#### The exercise:
Give every line below again, exactly.

[Records contained in a dataset]
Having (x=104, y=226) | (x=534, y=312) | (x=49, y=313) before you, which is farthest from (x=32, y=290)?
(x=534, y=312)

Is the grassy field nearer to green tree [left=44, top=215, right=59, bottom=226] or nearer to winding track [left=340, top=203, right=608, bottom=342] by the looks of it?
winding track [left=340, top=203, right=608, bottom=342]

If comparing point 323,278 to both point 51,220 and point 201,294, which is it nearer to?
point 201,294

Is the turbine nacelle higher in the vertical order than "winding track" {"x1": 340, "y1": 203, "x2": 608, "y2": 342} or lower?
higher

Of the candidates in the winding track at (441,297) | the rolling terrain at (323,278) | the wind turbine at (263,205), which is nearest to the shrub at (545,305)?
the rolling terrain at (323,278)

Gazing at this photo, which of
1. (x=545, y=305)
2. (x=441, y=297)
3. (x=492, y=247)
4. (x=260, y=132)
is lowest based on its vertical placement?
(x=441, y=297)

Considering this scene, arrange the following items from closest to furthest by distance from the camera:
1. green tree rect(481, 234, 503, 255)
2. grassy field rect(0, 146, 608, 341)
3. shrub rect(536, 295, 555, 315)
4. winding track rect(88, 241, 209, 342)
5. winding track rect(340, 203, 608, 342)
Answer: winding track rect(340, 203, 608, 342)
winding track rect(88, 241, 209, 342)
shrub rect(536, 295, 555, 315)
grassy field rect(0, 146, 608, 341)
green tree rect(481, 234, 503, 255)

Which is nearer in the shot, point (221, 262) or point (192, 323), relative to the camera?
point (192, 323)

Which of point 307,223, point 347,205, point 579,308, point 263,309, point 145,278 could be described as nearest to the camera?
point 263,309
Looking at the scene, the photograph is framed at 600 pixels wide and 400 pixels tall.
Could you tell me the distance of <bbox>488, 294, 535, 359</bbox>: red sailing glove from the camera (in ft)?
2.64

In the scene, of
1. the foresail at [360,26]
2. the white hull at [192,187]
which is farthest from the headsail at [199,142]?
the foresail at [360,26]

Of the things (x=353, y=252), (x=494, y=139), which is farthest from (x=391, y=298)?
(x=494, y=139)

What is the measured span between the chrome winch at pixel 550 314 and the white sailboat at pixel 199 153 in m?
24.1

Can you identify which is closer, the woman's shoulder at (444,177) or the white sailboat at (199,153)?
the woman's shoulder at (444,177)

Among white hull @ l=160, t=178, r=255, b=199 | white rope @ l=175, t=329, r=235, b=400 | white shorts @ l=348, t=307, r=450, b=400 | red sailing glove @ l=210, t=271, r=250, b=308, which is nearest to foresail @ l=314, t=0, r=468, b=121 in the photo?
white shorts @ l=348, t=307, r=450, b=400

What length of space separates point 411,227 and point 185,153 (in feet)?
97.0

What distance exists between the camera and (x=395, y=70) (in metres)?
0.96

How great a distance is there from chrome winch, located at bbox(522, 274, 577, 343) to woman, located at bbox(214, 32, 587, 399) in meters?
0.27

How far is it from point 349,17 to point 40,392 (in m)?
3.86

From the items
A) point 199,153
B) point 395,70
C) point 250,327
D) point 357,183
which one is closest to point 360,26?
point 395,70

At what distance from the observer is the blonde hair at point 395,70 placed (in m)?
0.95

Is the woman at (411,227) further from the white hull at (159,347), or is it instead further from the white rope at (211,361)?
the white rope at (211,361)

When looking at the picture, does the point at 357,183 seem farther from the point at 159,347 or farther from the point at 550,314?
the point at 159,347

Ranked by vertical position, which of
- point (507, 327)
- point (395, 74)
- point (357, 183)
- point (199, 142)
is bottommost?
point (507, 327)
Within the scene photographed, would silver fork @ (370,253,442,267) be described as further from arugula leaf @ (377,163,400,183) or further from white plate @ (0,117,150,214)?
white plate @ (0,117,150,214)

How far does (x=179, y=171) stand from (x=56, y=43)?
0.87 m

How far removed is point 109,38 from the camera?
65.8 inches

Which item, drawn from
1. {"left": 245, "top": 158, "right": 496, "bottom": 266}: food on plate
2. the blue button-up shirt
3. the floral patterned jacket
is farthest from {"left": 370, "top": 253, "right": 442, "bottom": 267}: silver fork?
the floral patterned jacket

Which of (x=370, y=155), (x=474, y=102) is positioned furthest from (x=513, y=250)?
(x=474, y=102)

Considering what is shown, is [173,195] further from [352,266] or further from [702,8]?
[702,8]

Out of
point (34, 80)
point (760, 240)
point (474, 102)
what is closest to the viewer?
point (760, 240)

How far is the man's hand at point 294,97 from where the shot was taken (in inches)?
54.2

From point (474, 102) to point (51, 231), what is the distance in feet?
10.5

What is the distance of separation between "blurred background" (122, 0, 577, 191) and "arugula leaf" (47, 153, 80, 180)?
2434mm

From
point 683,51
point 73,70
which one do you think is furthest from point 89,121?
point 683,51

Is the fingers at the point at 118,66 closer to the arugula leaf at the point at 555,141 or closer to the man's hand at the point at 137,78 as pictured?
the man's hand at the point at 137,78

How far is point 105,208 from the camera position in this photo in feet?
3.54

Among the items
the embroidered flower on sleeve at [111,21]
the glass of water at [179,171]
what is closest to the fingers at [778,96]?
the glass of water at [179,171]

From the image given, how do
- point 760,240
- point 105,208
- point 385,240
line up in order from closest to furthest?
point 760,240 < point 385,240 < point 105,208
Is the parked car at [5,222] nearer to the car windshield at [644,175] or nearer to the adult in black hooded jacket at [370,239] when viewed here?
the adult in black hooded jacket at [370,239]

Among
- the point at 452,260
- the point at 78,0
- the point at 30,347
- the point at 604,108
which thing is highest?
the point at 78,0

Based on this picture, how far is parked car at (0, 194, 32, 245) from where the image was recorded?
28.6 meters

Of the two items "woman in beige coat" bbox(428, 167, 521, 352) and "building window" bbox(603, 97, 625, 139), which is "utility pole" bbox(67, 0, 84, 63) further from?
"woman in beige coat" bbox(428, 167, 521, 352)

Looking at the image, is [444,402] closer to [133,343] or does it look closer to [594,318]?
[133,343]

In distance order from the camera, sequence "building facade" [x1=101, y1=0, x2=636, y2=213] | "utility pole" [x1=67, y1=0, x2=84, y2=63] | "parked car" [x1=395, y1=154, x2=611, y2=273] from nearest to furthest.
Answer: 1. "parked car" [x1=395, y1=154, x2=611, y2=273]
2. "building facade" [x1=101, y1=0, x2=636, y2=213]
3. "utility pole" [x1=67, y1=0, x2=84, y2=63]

#### Worked solution:
Having (x=104, y=226) | (x=534, y=312) | (x=49, y=313) before you, which is farthest from (x=32, y=290)?
(x=534, y=312)

Is the grassy field nearer to green tree [left=44, top=215, right=59, bottom=226] or nearer to winding track [left=340, top=203, right=608, bottom=342] by the looks of it?
winding track [left=340, top=203, right=608, bottom=342]

If comparing point 323,278 to both point 51,220 and point 201,294, which is it nearer to?
point 201,294

Is the turbine nacelle higher in the vertical order than "winding track" {"x1": 340, "y1": 203, "x2": 608, "y2": 342} or lower?
higher

Of the candidates in the winding track at (441,297) | the rolling terrain at (323,278) | the wind turbine at (263,205), which is nearest to the shrub at (545,305)?
the rolling terrain at (323,278)

Gazing at this photo, which of
1. (x=545, y=305)
2. (x=441, y=297)
3. (x=492, y=247)
4. (x=260, y=132)
is lowest based on its vertical placement?
(x=441, y=297)

Considering this scene, arrange the following items from closest to furthest by distance from the camera:
1. green tree rect(481, 234, 503, 255)
2. grassy field rect(0, 146, 608, 341)
3. shrub rect(536, 295, 555, 315)
4. winding track rect(88, 241, 209, 342)
5. winding track rect(340, 203, 608, 342)
Answer: winding track rect(340, 203, 608, 342)
winding track rect(88, 241, 209, 342)
shrub rect(536, 295, 555, 315)
grassy field rect(0, 146, 608, 341)
green tree rect(481, 234, 503, 255)

Which is nearer in the shot, point (221, 262) or point (192, 323), relative to the camera?
point (192, 323)

Which of point 307,223, point 347,205, point 579,308, point 263,309, point 145,278 could be described as nearest to the camera?
point 263,309
Looking at the scene, the photograph is framed at 600 pixels wide and 400 pixels tall.
Could you tell me the distance of <bbox>488, 294, 535, 359</bbox>: red sailing glove from the camera (in ft)?
2.64

In the scene, of
1. the foresail at [360,26]
2. the white hull at [192,187]
which is farthest from the headsail at [199,142]?
the foresail at [360,26]

Of the things (x=353, y=252), (x=494, y=139), which is farthest from (x=391, y=298)?
(x=494, y=139)

What is the measured span between the chrome winch at pixel 550 314 and the white sailboat at pixel 199 153 in m?
24.1

Can you identify which is closer, the woman's shoulder at (444,177) or the white sailboat at (199,153)?
the woman's shoulder at (444,177)

Among white hull @ l=160, t=178, r=255, b=199 | white rope @ l=175, t=329, r=235, b=400 | white shorts @ l=348, t=307, r=450, b=400 | red sailing glove @ l=210, t=271, r=250, b=308, which is nearest to foresail @ l=314, t=0, r=468, b=121 in the photo?
white shorts @ l=348, t=307, r=450, b=400

What length of space separates point 411,227 and point 185,153 (in feet)?
97.0

What distance exists between the camera and (x=395, y=70) (in metres)?
0.96

How great a distance is there from chrome winch, located at bbox(522, 274, 577, 343) to woman, located at bbox(214, 32, 587, 399) in meters?
0.27

How far is it from point 349,17 to point 40,392 (in m)?
3.86

From the items
A) point 199,153
B) point 395,70
C) point 250,327
D) point 357,183
which one is closest to point 360,26?
point 395,70

At what distance from the observer is the blonde hair at point 395,70 placed (in m)?
0.95

Is the woman at (411,227) further from the white hull at (159,347), or is it instead further from the white rope at (211,361)?
the white rope at (211,361)

When looking at the picture, does the point at 357,183 seem farther from the point at 159,347 or farther from the point at 550,314?
the point at 159,347

Ranked by vertical position, which of
- point (507, 327)
- point (395, 74)
- point (357, 183)
- point (199, 142)
is bottommost?
point (507, 327)
Within the scene photographed, would silver fork @ (370,253,442,267) be described as further from arugula leaf @ (377,163,400,183) or further from white plate @ (0,117,150,214)?
white plate @ (0,117,150,214)

How far does (x=179, y=171) stand from (x=56, y=43)?
0.87 m

How far removed is point 109,38 from the camera?
65.8 inches

Which item, drawn from
1. {"left": 245, "top": 158, "right": 496, "bottom": 266}: food on plate
2. the blue button-up shirt
3. the floral patterned jacket
is farthest from {"left": 370, "top": 253, "right": 442, "bottom": 267}: silver fork?
the floral patterned jacket

Which of (x=370, y=155), (x=474, y=102) is positioned furthest from (x=513, y=250)?
(x=474, y=102)

Considering what is shown, is [173,195] further from [352,266] or further from [702,8]?
[702,8]

Out of
point (34, 80)
point (760, 240)
point (474, 102)
what is closest to the viewer?
point (760, 240)

How far is the man's hand at point 294,97 from where the shot was taken (in inches)?
54.2

From point (474, 102) to point (51, 231), what is the distance in feet?
10.5

What is the distance of separation between "blurred background" (122, 0, 577, 191) and "arugula leaf" (47, 153, 80, 180)?
2434mm

From
point 683,51
point 73,70
which one do you think is furthest from point 89,121?
point 683,51

Is the fingers at the point at 118,66 closer to the arugula leaf at the point at 555,141 or closer to the man's hand at the point at 137,78 as pictured?
the man's hand at the point at 137,78

How far is point 105,208 from the camera position in this photo in feet?
3.54

Among the items
the embroidered flower on sleeve at [111,21]
the glass of water at [179,171]
what is closest to the fingers at [778,96]?
the glass of water at [179,171]

From the image given, how do
- point 760,240
- point 105,208
- point 385,240
line up in order from closest to furthest?
point 760,240 < point 385,240 < point 105,208
Is the parked car at [5,222] nearer to the car windshield at [644,175] or nearer to the adult in black hooded jacket at [370,239] when viewed here?
the adult in black hooded jacket at [370,239]

Among
- the point at 452,260
- the point at 78,0
- the point at 30,347
- the point at 604,108
which thing is highest?
the point at 78,0

Based on this picture, how far is parked car at (0, 194, 32, 245) from where the image was recorded?
28.6 meters

Of the two items "woman in beige coat" bbox(428, 167, 521, 352) and "building window" bbox(603, 97, 625, 139), which is "utility pole" bbox(67, 0, 84, 63) further from?
"woman in beige coat" bbox(428, 167, 521, 352)

Looking at the image, is [444,402] closer to [133,343] or does it look closer to [594,318]?
[133,343]

In distance order from the camera, sequence "building facade" [x1=101, y1=0, x2=636, y2=213] | "utility pole" [x1=67, y1=0, x2=84, y2=63] | "parked car" [x1=395, y1=154, x2=611, y2=273] from nearest to furthest.
Answer: 1. "parked car" [x1=395, y1=154, x2=611, y2=273]
2. "building facade" [x1=101, y1=0, x2=636, y2=213]
3. "utility pole" [x1=67, y1=0, x2=84, y2=63]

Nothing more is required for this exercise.